When you just start thinking about your neighborhood in terms of who lives inside and who lives outside, who belongs and who doesn't, who has a right to participate and who doesn't, then you have really narrowed your understanding of community.

Amanda Huron
Brooklyn, New York

Posted by: Amanda Huron | April 28, 2008 11:56 AM

Many, many people who used to live west of 16th St. in Mt. Pleasant have had to move east because their houses got converted into condos or they couldn't afford rent increases and couldn't afford anything else west of 16th, but still have all of their social networks in the neighborhood, volunteer, and shop in the neighborhood, and, as Andrea said, many live closer to Mt. P St. than anyone living west of 18th St. Some of you may be surprised to know that lots of Mt. Pleasant residents consider the eastern border of the neighborhood to be 14th St., and the western border to be Mt. Pleasant St. or 17th St. (This was the common view in the apt building I used to live in on Mt. P St, and it's supported by research I and others have done on the topic of neighborhood borders.) West of 17th St. is often referred to not as "Mt. Pleasant", but as "Cleveland Park East", "the area around Bancroft [Elementary School], or "where the White people live", and lots of people who live on Mt. Pleasant St. don't think that those who live west of Mt. P St. or 17th St. should have any say in what happens on Mt. P Street. But most of the people who live on Mt. P St. are not involved in neighborhood organizations, and don't have public voice. Some residents' consideration of 16th St. as the n'hood border is a relatively recent phenomenon, and a phenomenon not embraced by a large part of the population of Mt. Pleasant living west of 16th. It's very convenient to reify the ANC border as a line that defines community membership, when it's the people with less money who are the ones who've been forced across 16th St. It's also worth noting that the ANC eastern border included a number of blocks between 16th and 15th St. up until the results of the 2000 census changed them. I remember in the late 90s, many of the same people who are now reifying 16th St. as the border because it marks the ANC district, used to say, well, those blocks east of 16th are in the ANC borders, but they're not really part of the neighborhood. Very convenient to hold up ANC borders when it serves your argument. And defining community membership as property ownership?? With that argument, the slumlords of the Deauville should have more say in Mt.

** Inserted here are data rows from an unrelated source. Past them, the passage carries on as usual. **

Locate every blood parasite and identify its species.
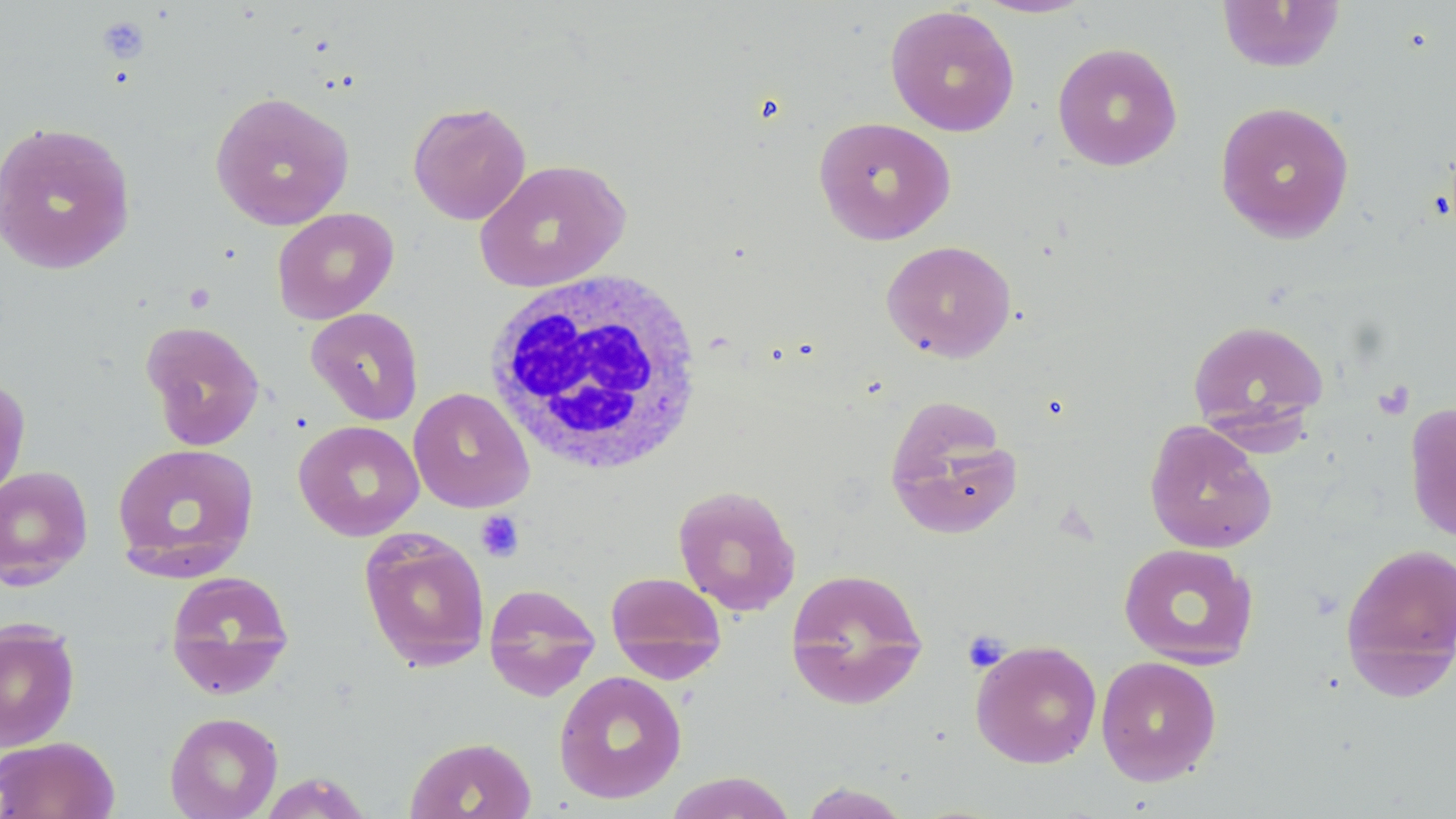
No blood parasites seen.

Summary:
  - Coordinate format: approximate bounding boxes as [x1, y1, x2, y2] in pixels
  - White blood cell locations: [480, 270, 708, 477]
  - Uninfected red blood cell locations: [973, 0, 1094, 18], [1215, 0, 1347, 74], [884, 4, 1020, 137], [1052, 42, 1183, 171], [210, 91, 354, 231], [407, 100, 531, 225], [1214, 101, 1355, 243], [813, 116, 956, 245], [0, 120, 137, 275], [474, 158, 631, 294], [271, 207, 399, 324], [881, 240, 1017, 363], [305, 307, 424, 425], [1187, 318, 1330, 442], [141, 319, 266, 451], [0, 374, 31, 503], [408, 387, 534, 512], [884, 398, 1023, 539], [1404, 402, 1456, 544], [293, 420, 425, 541], [1143, 420, 1277, 554], [111, 442, 260, 581], [0, 465, 93, 589], [672, 484, 801, 616], [359, 529, 491, 672], [1339, 541, 1456, 697], [1118, 542, 1259, 669], [785, 567, 929, 711], [165, 570, 295, 700], [605, 570, 727, 682], [484, 583, 601, 701], [0, 619, 81, 751], [970, 639, 1103, 768], [1095, 655, 1222, 785], [553, 670, 687, 804], [164, 711, 283, 818], [0, 735, 120, 819], [404, 736, 537, 819], [664, 771, 798, 818], [257, 772, 374, 817], [797, 782, 915, 818]
  - Platelet locations: [96, 16, 151, 64], [1372, 380, 1415, 421], [475, 511, 524, 562], [962, 629, 1011, 672]
  - Slide-level diagnosis: no evidence of blood parasites
  - Modality: light microscopy
  - Preparation: thin blood film
  - Stain: May-Grünwald-Giemsa
  - Image size: 1456×819 pixels
  - Field of view: single
  - Magnification: 1000x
Give the preparation type.
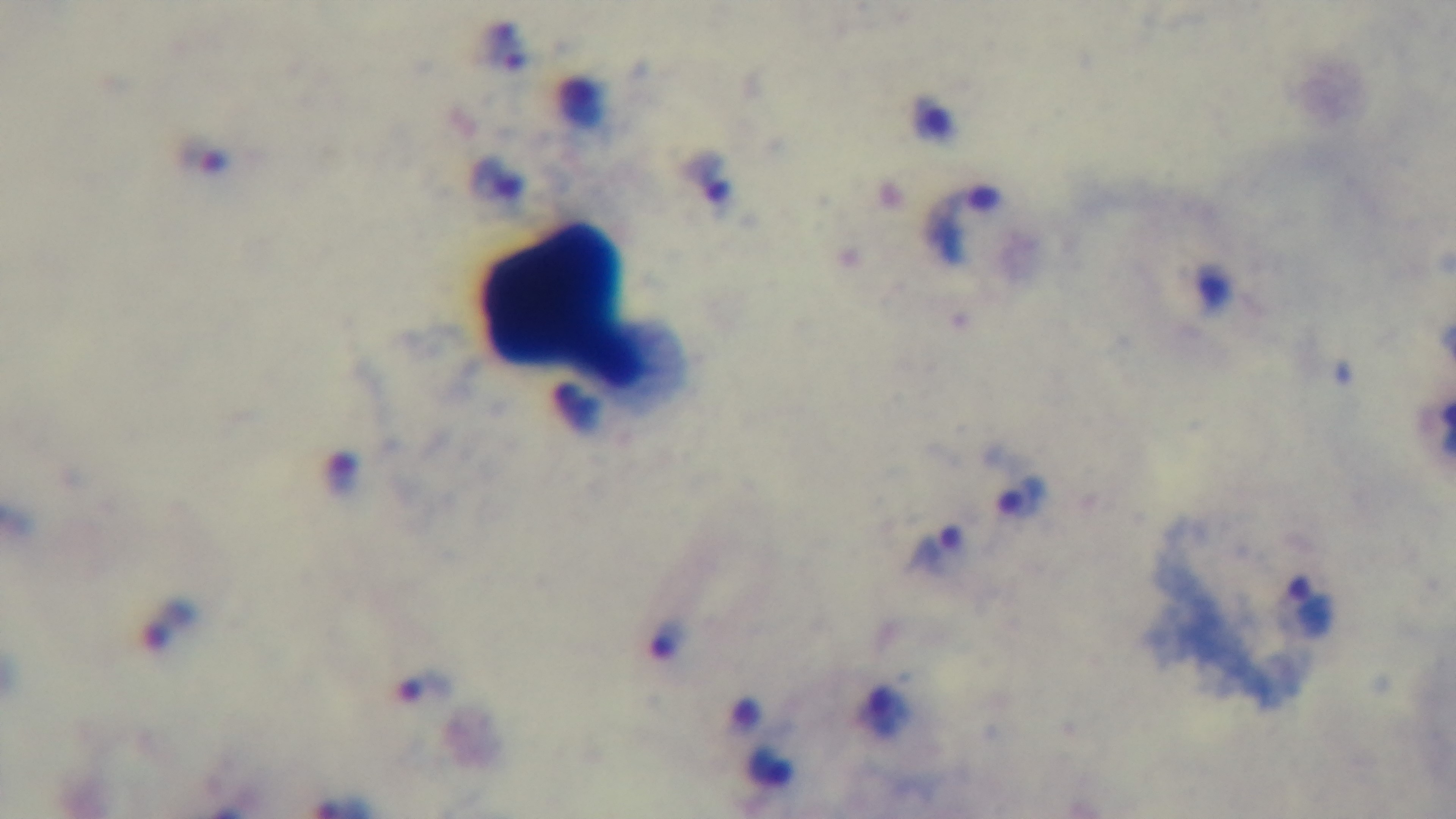

It is a thick blood film.

Summary:
  - Field of view: single
  - Stain: Giemsa
  - Objective: 100x oil immersion
  - Modality: light microscopy
  - Malaria status: positive
  - Capture: mounted 4K digital camera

P goings on than the residents displaced by the fire. (And should *they* no longer have a voice since their displacement??)

Posted by: GaleyM | April 28, 2008 5:16 PM

Dear Another Long Time Resident,

Glad to see that landownership in Mt. Pleasant privileges your likes and dislikes, as well as absentee rentiers like Laurie Colling over those of apartment dwellers. How 18th Century of you.

Drunkenness, litter, and public urination are all bad, but there are laws on the books to combat them. They have nothing to do with mariachi bands or people enjoying music. Shame on you.